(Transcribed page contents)
>>>

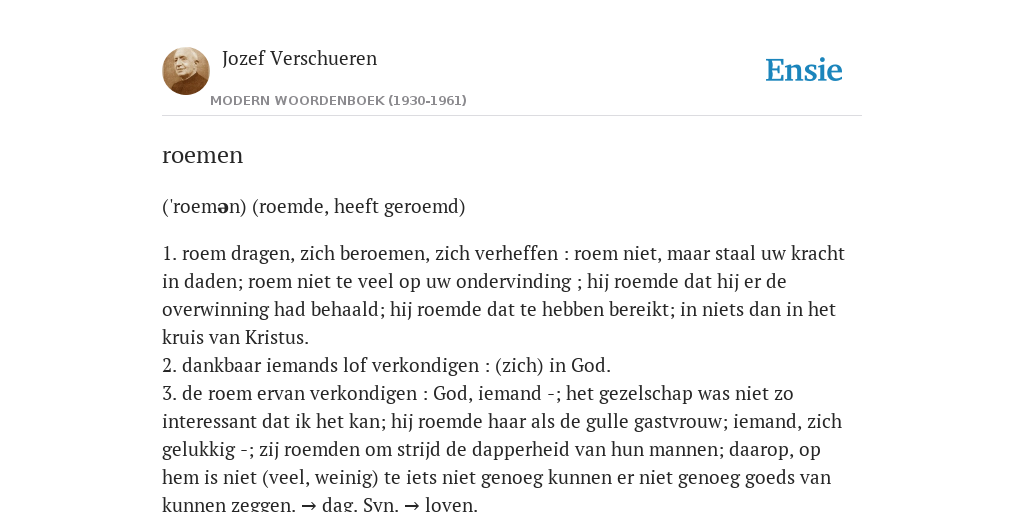 Jozef Verschueren

MODERN WOORDENBOEK (1930-1961)

Ensie

roemen

('roemən) (roemde, heeft geroemd)

1. roem dragen, zich beroemen, zich verheffen : roem niet, maar staal uw kracht in daden; roem niet te veel op uw ondervinding ; hij roemde dat hij er de overwinning had behaald; hij roemde dat te hebben bereikt; in niets dan in het kruis van Kristus.
2. dankbaar iemands lof verkondigen : (zich) in God.
3. de roem ervan verkondigen : God, iemand -; het gezelschap was niet zo interessant dat ik het kan; hij roemde haar als de gulle gastvrouw; iemand, zich gelukkig -; zij roemden om strijd de dapperheid van hun mannen; daarop, op hem is niet (veel, weinig) te iets niet genoeg kunnen er niet genoeg goeds van kunnen zeggen. → dag. Syn. → loven.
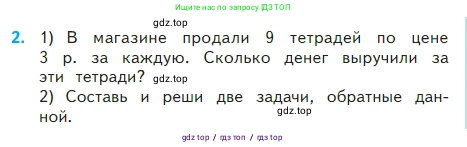 Ищите нас по запросу ГДЗ ТОП

gdz.top

2. 1) В магазине продали 9 тетрадей по цене 3 р. за каждую. Сколько денег выручили за эти тетради? gdz.top

2) Составь и реши две задачи, обратные данной. gdz.top

gdz top / гдз топ / гдз top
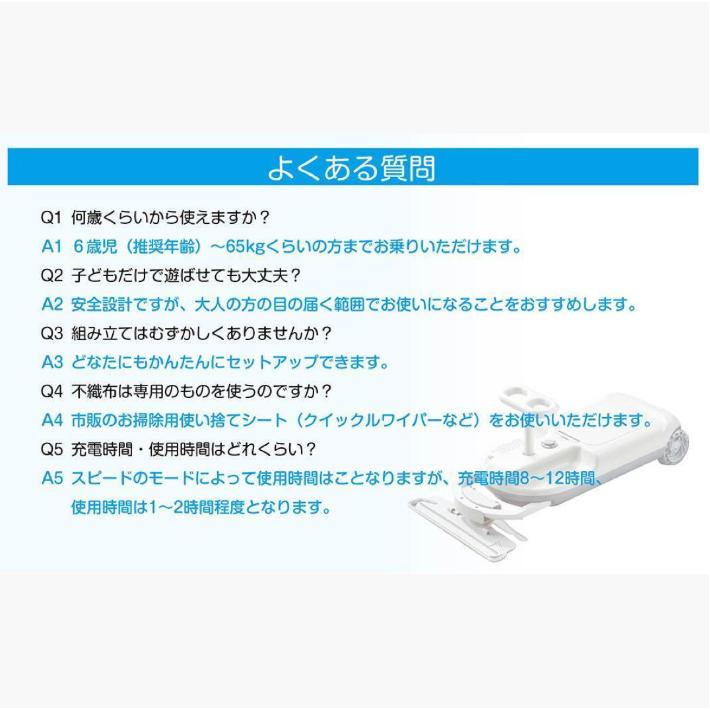 よくある質問

Q1 何歳くらいから使えますか？

A1 6歳児（推奨年齢）～65kgくらいの方までお乗りいただけます。

Q2 子どもだけで遊ばせても大丈夫？

A2 安全設計ですが、大人の方の目の届く範囲でお使いになることをおすすめします。

Q3 組み立てはむずかしくありませんか？

A3 どなたにもかんたんにセットアップできます。

Q4 不織布は専用のものを使うのですか？

A4 市販のお掃除用使い捨てシート（クイックルワイパーなど）をお使いいただけます。

Q5 充電時間・使用時間はどれくらい？

A5 スピードのモードによって使用時間はことなりますが、充電時間8～12時間、使用時間は1～2時間程度となります。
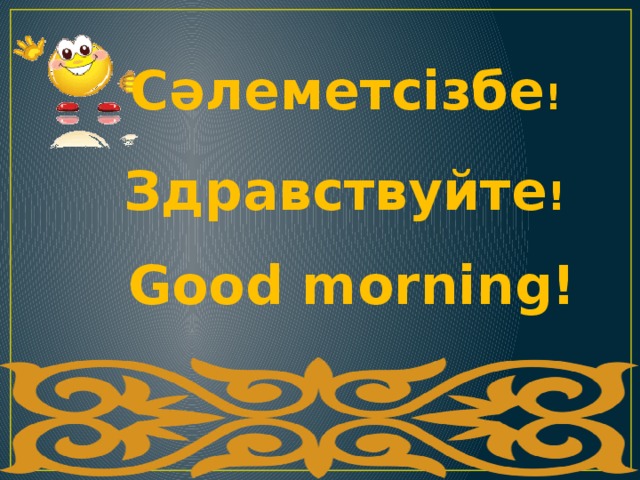 Сәлеметсізбе!

Здравствуйте!

Good morning!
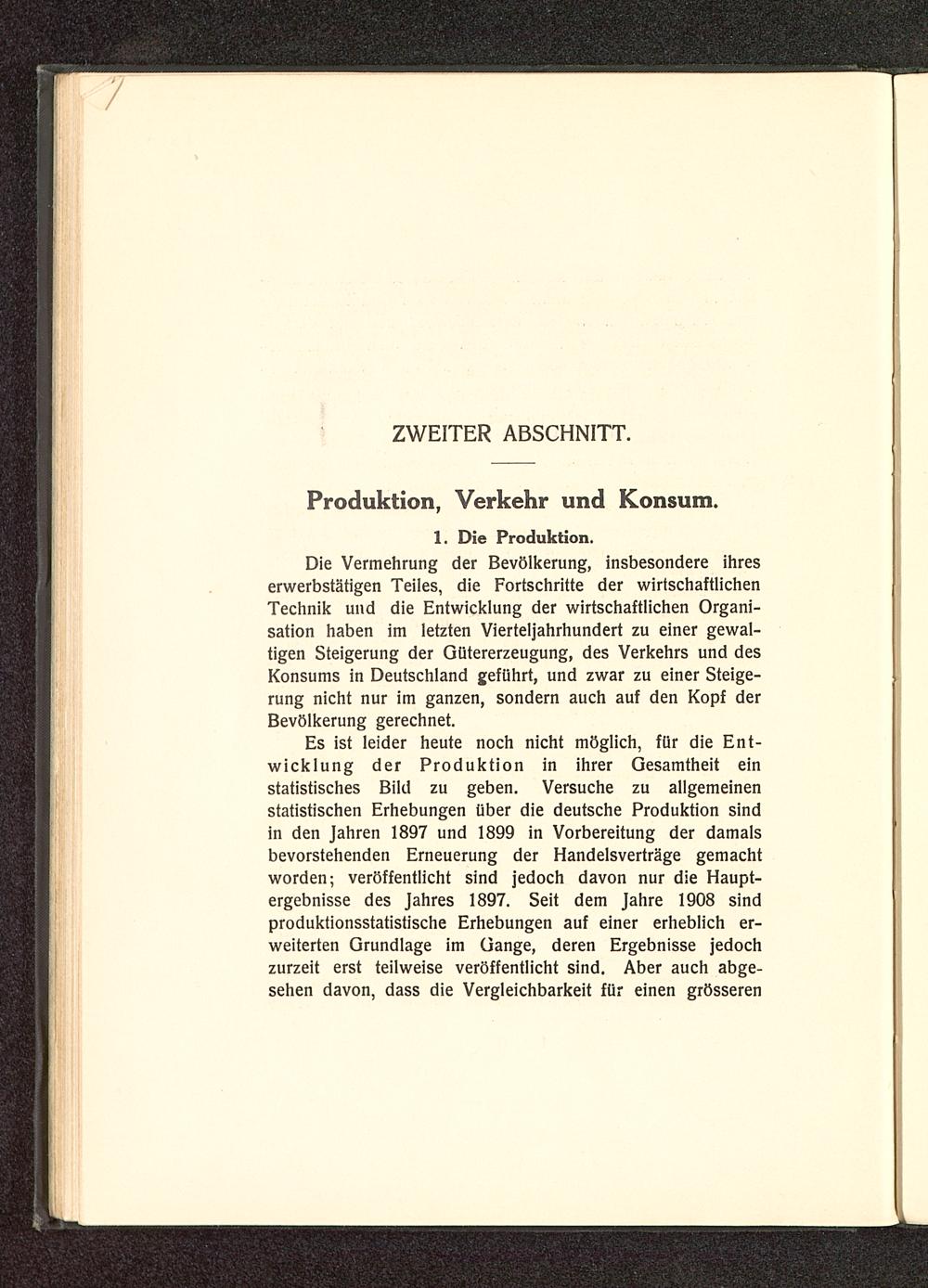 ZWEITER ABSCHNITT.

Produktion, Verkehr und Konsum.

1. Die Produktion.

Die Vermehrung der Bevölkerung, insbesondere ihres erwerbstätigen Teiles, die Fortschritte der wirtschaftlichen Technik und die Entwicklung der wirtschaftlichen Organisation haben im letzten Vierteljahrhundert zu einer gewaltigen Steigerung der Gütererzeugung, des Verkehrs und des Konsums in Deutschland geführt, und zwar zu einer Steigerung nicht nur im ganzen, sondern auch auf den Kopf der Bevölkerung gerechnet.

Es ist leider heute noch nicht möglich, für die Entwicklung der Produktion in ihrer Gesamtheit ein statistisches Bild zu geben. Versuche zu allgemeinen statistischen Erhebungen über die deutsche Produktion sind in den Jahren 1897 und 1899 in Vorbereitung der damals bevorstehenden Erneuerung der Handelsverträge gemacht worden; veröffentlicht sind jedoch davon nur die Hauptergebnisse des Jahres 1897. Seit dem Jahre 1908 sind produktionsstatistische Erhebungen auf einer erheblich erweiterten Grundlage im Gange, deren Ergebnisse jedoch zurzeit erst teilweise veröffentlicht sind. Aber auch abgesehen davon, dass die Vergleichbarkeit für einen grösseren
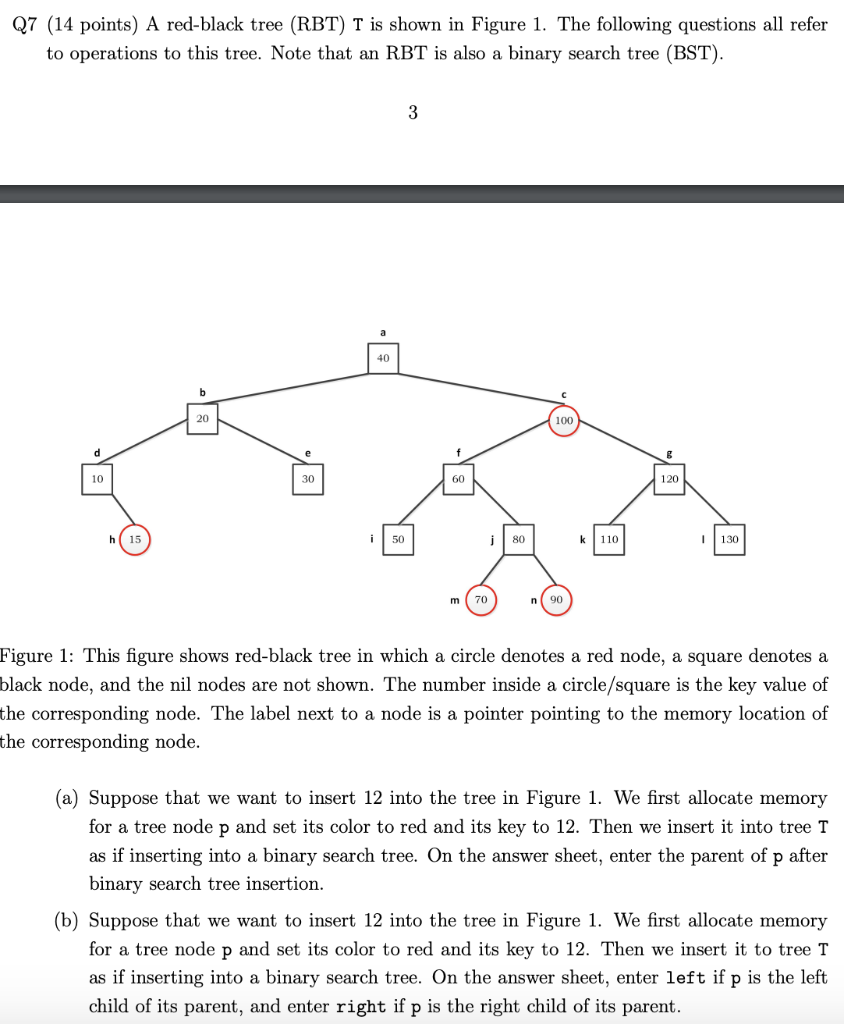 Q7 (14 points) A red-black tree (RBT) T is shown in Figure 1. The following questions all refer to operations to this tree. Note that an RBT is also a binary search tree (BST).

3

a
40
b
20
c
100
d
10
e
30
f
60
g
120
h 15
i 50
j 80
k 110
l 130
m 70
n 90

Figure 1: This figure shows red-black tree in which a circle denotes a red node, a square denotes a black node, and the nil nodes are not shown. The number inside a circle/square is the key value of the corresponding node. The label next to a node is a pointer pointing to the memory location of the corresponding node.

(a) Suppose that we want to insert 12 into the tree in Figure 1. We first allocate memory for a tree node p and set its color to red and its key to 12. Then we insert it into tree T as if inserting into a binary search tree. On the answer sheet, enter the parent of p after binary search tree insertion.

(b) Suppose that we want to insert 12 into the tree in Figure 1. We first allocate memory for a tree node p and set its color to red and its key to 12. Then we insert it to tree T as if inserting into a binary search tree. On the answer sheet, enter left if p is the left child of its parent, and enter right if p is the right child of its parent.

<<<

Exercise details:
Each record should be written out again exactly, though without its pictures.

Answer:
 Jozef Verschueren

MODERN WOORDENBOEK (1930-1961)

Ensie

roemen

('roemən) (roemde, heeft geroemd)

1. roem dragen, zich beroemen, zich verheffen : roem niet, maar staal uw kracht in daden; roem niet te veel op uw ondervinding ; hij roemde dat hij er de overwinning had behaald; hij roemde dat te hebben bereikt; in niets dan in het kruis van Kristus.
2. dankbaar iemands lof verkondigen : (zich) in God.
3. de roem ervan verkondigen : God, iemand -; het gezelschap was niet zo interessant dat ik het kan; hij roemde haar als de gulle gastvrouw; iemand, zich gelukkig -; zij roemden om strijd de dapperheid van hun mannen; daarop, op hem is niet (veel, weinig) te iets niet genoeg kunnen er niet genoeg goeds van kunnen zeggen. → dag. Syn. → loven.
 Ищите нас по запросу ГДЗ ТОП

gdz.top

2. 1) В магазине продали 9 тетрадей по цене 3 р. за каждую. Сколько денег выручили за эти тетради? gdz.top

2) Составь и реши две задачи, обратные данной. gdz.top

gdz top / гдз топ / гдз top
 よくある質問

Q1 何歳くらいから使えますか？

A1 6歳児（推奨年齢）～65kgくらいの方までお乗りいただけます。

Q2 子どもだけで遊ばせても大丈夫？

A2 安全設計ですが、大人の方の目の届く範囲でお使いになることをおすすめします。

Q3 組み立てはむずかしくありませんか？

A3 どなたにもかんたんにセットアップできます。

Q4 不織布は専用のものを使うのですか？

A4 市販のお掃除用使い捨てシート（クイックルワイパーなど）をお使いいただけます。

Q5 充電時間・使用時間はどれくらい？

A5 スピードのモードによって使用時間はことなりますが、充電時間8～12時間、使用時間は1～2時間程度となります。
 Сәлеметсізбе!

Здравствуйте!

Good morning!
 ZWEITER ABSCHNITT.

Produktion, Verkehr und Konsum.

1. Die Produktion.

Die Vermehrung der Bevölkerung, insbesondere ihres erwerbstätigen Teiles, die Fortschritte der wirtschaftlichen Technik und die Entwicklung der wirtschaftlichen Organisation haben im letzten Vierteljahrhundert zu einer gewaltigen Steigerung der Gütererzeugung, des Verkehrs und des Konsums in Deutschland geführt, und zwar zu einer Steigerung nicht nur im ganzen, sondern auch auf den Kopf der Bevölkerung gerechnet.

Es ist leider heute noch nicht möglich, für die Entwicklung der Produktion in ihrer Gesamtheit ein statistisches Bild zu geben. Versuche zu allgemeinen statistischen Erhebungen über die deutsche Produktion sind in den Jahren 1897 und 1899 in Vorbereitung der damals bevorstehenden Erneuerung der Handelsverträge gemacht worden; veröffentlicht sind jedoch davon nur die Hauptergebnisse des Jahres 1897. Seit dem Jahre 1908 sind produktionsstatistische Erhebungen auf einer erheblich erweiterten Grundlage im Gange, deren Ergebnisse jedoch zurzeit erst teilweise veröffentlicht sind. Aber auch abgesehen davon, dass die Vergleichbarkeit für einen grösseren
 Q7 (14 points) A red-black tree (RBT) T is shown in Figure 1. The following questions all refer to operations to this tree. Note that an RBT is also a binary search tree (BST).

3

a
40
b
20
c
100
d
10
e
30
f
60
g
120
h 15
i 50
j 80
k 110
l 130
m 70
n 90

Figure 1: This figure shows red-black tree in which a circle denotes a red node, a square denotes a black node, and the nil nodes are not shown. The number inside a circle/square is the key value of the corresponding node. The label next to a node is a pointer pointing to the memory location of the corresponding node.

(a) Suppose that we want to insert 12 into the tree in Figure 1. We first allocate memory for a tree node p and set its color to red and its key to 12. Then we insert it into tree T as if inserting into a binary search tree. On the answer sheet, enter the parent of p after binary search tree insertion.

(b) Suppose that we want to insert 12 into the tree in Figure 1. We first allocate memory for a tree node p and set its color to red and its key to 12. Then we insert it to tree T as if inserting into a binary search tree. On the answer sheet, enter left if p is the left child of its parent, and enter right if p is the right child of its parent.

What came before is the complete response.